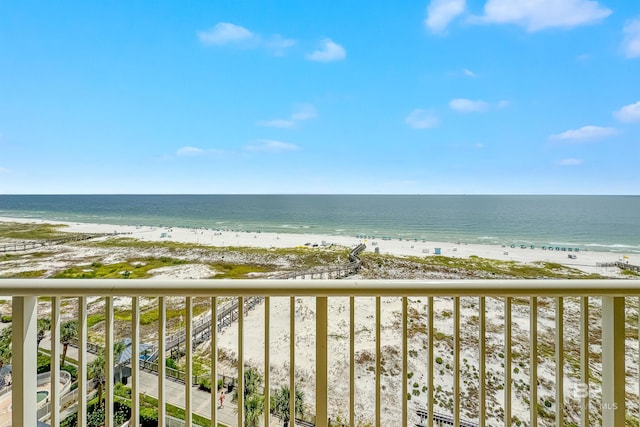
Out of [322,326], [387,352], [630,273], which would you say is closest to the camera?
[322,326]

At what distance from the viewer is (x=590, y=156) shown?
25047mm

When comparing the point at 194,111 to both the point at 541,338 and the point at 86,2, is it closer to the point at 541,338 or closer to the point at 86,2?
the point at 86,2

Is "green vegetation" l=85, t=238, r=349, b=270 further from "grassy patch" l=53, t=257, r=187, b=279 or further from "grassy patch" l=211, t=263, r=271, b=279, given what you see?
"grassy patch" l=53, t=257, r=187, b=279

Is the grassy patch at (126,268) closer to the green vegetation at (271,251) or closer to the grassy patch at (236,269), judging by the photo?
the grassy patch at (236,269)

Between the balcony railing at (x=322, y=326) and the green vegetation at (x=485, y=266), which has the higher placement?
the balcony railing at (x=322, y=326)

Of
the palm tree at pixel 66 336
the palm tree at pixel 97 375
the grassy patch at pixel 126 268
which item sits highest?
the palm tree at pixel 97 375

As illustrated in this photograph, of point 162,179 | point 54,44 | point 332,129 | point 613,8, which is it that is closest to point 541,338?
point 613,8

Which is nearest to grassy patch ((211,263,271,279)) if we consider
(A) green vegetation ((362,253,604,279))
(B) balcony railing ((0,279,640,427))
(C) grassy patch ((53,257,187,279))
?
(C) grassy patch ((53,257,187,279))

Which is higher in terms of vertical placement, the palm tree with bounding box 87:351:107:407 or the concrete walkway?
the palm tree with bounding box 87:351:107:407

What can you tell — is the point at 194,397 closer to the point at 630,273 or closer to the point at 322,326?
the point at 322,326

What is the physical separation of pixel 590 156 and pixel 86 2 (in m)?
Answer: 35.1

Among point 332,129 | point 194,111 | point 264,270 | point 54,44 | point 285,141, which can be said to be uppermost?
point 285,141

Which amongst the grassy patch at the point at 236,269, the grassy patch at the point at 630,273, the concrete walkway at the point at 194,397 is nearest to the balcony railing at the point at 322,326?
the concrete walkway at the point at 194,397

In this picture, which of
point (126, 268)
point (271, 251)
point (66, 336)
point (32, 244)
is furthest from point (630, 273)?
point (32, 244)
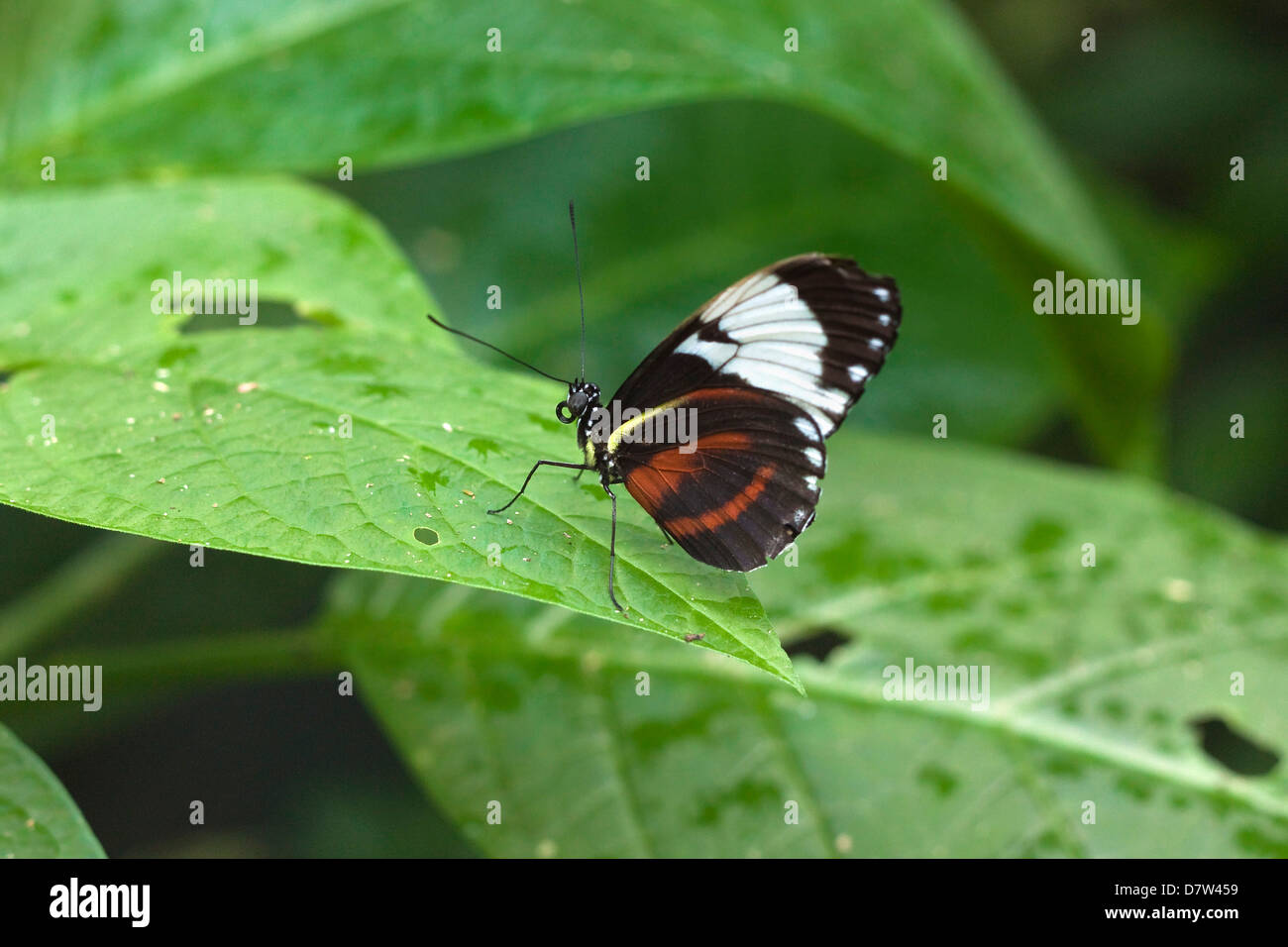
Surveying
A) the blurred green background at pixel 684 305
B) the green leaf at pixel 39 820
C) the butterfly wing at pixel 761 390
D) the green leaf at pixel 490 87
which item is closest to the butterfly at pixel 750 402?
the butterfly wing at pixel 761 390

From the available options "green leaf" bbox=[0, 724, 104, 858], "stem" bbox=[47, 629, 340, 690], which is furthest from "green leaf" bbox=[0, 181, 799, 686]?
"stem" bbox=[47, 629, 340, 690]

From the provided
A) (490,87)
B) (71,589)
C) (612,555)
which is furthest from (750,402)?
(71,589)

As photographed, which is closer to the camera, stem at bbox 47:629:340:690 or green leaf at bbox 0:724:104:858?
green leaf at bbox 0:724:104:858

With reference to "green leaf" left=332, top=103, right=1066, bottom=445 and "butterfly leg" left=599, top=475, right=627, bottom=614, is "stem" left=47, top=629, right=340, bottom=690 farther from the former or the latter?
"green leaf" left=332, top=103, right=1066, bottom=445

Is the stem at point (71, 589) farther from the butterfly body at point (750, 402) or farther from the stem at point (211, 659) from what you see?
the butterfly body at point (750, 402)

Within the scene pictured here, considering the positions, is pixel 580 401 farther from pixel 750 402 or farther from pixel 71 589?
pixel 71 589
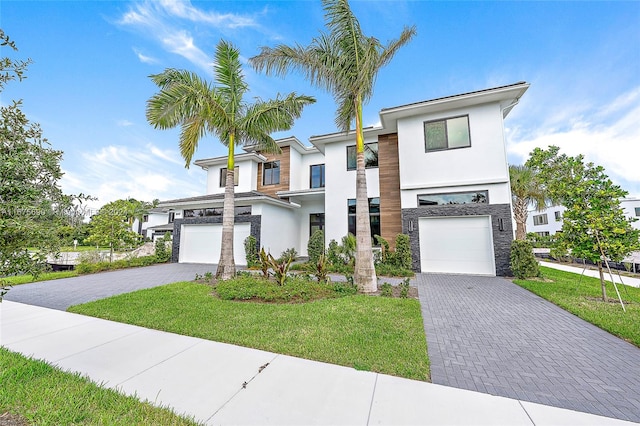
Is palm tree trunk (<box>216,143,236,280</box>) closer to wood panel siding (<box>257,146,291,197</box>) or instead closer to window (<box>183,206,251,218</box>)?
■ ■ ■ ■ ■ ■ ■
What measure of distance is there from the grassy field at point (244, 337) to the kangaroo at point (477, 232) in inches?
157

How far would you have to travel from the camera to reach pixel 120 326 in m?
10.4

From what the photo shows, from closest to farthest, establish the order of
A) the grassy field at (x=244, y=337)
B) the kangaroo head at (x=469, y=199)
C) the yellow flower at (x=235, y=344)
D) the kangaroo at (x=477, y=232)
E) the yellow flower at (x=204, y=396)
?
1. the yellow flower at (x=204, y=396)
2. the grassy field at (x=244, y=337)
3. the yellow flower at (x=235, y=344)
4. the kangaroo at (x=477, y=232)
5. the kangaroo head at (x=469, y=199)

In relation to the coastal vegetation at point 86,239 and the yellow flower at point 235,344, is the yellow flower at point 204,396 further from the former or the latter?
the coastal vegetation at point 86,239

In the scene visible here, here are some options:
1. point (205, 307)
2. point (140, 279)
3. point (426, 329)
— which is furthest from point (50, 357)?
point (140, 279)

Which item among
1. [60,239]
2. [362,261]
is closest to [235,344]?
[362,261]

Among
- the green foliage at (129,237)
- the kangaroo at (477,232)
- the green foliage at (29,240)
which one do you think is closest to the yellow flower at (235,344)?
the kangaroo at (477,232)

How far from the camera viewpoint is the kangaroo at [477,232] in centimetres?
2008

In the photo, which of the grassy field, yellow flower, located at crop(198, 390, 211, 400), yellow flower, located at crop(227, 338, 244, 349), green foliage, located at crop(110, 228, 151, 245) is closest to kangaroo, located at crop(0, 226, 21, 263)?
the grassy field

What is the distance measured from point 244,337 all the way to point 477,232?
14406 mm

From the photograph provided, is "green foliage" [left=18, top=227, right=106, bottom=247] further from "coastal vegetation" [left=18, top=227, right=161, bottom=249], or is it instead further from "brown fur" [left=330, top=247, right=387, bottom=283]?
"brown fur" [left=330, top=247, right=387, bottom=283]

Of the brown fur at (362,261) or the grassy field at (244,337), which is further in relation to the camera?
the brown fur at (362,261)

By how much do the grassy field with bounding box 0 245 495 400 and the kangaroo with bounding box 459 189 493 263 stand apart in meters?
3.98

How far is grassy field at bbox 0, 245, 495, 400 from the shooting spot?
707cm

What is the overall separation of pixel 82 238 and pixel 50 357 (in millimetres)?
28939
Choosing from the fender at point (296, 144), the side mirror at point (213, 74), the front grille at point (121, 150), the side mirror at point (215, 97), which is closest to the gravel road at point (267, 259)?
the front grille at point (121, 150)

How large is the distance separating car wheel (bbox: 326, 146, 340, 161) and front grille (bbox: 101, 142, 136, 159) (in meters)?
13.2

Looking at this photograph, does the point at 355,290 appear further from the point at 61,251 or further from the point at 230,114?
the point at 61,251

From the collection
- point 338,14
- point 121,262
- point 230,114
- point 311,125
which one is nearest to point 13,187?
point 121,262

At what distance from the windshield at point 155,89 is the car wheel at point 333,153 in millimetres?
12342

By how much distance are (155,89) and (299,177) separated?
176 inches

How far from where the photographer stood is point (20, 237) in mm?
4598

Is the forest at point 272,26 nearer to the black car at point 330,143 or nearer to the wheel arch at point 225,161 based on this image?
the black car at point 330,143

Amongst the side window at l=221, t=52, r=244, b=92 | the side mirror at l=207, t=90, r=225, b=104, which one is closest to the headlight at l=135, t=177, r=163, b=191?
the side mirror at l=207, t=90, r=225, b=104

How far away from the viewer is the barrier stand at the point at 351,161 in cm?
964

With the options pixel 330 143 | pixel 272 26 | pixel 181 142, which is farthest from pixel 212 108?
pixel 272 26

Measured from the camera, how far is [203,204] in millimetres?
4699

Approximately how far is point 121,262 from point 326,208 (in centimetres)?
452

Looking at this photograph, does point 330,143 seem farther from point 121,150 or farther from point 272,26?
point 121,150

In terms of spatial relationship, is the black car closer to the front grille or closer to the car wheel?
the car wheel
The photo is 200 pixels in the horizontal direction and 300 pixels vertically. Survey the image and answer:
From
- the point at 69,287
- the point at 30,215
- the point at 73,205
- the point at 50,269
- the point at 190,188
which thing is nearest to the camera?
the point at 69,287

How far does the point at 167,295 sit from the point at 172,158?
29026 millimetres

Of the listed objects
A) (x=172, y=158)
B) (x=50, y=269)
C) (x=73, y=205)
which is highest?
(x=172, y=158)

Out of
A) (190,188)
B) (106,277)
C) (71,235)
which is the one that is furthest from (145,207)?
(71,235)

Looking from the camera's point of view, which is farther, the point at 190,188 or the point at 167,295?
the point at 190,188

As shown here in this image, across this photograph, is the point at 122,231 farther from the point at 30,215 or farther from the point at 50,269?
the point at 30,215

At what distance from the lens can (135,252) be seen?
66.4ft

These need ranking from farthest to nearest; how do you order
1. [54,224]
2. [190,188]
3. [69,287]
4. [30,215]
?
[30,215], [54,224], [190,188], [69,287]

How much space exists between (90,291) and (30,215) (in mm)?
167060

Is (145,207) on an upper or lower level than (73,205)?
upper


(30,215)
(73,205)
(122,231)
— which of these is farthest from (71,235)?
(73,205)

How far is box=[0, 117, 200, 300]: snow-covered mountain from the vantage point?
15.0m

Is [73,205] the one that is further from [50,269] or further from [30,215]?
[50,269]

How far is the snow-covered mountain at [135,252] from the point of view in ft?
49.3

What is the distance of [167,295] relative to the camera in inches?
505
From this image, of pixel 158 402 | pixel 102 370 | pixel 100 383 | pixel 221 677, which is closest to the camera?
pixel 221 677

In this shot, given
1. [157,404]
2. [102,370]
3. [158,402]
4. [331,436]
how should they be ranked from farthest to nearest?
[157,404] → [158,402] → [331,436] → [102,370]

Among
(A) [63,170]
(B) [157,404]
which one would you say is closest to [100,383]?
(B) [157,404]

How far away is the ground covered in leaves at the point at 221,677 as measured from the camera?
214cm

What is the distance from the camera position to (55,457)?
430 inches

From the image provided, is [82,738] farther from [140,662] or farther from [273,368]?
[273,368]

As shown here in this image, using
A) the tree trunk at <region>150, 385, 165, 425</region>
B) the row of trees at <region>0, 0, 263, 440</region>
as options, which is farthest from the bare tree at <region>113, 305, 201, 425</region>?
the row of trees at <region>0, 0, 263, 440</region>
■ ■ ■ ■ ■ ■ ■
Work to do:
Put the items above into a numbered list, leaving out blank lines, starting with the line containing "These need ranking" and going on through the line containing "[157,404] → [158,402] → [331,436] → [102,370]".

Task response:
1. These need ranking from farthest to nearest; how do you order
2. 1. [54,224]
3. 2. [190,188]
4. 3. [69,287]
5. 4. [30,215]
6. ?
7. [30,215], [54,224], [190,188], [69,287]
8. How much space exists between (90,291) and (30,215) (in mm)?
9. 167060
10. Is (145,207) on an upper or lower level than (73,205)?
11. upper
12. (30,215)
13. (73,205)
14. (122,231)
15. — which of these is farthest from (71,235)?
16. (73,205)
17. How far is box=[0, 117, 200, 300]: snow-covered mountain from the vantage point?
18. 15.0m
19. Is [73,205] the one that is further from [50,269] or further from [30,215]?
20. [50,269]
21. How far is the snow-covered mountain at [135,252] from the point of view in ft?
22. 49.3
23. What is the distance of [167,295] relative to the camera in inches?
24. 505
25. From this image, of pixel 158 402 | pixel 102 370 | pixel 100 383 | pixel 221 677, which is closest to the camera?
26. pixel 221 677
27. In this shot, given
28. 1. [157,404]
29. 2. [102,370]
30. 3. [158,402]
31. 4. [331,436]
32. how should they be ranked from farthest to nearest?
33. [157,404] → [158,402] → [331,436] → [102,370]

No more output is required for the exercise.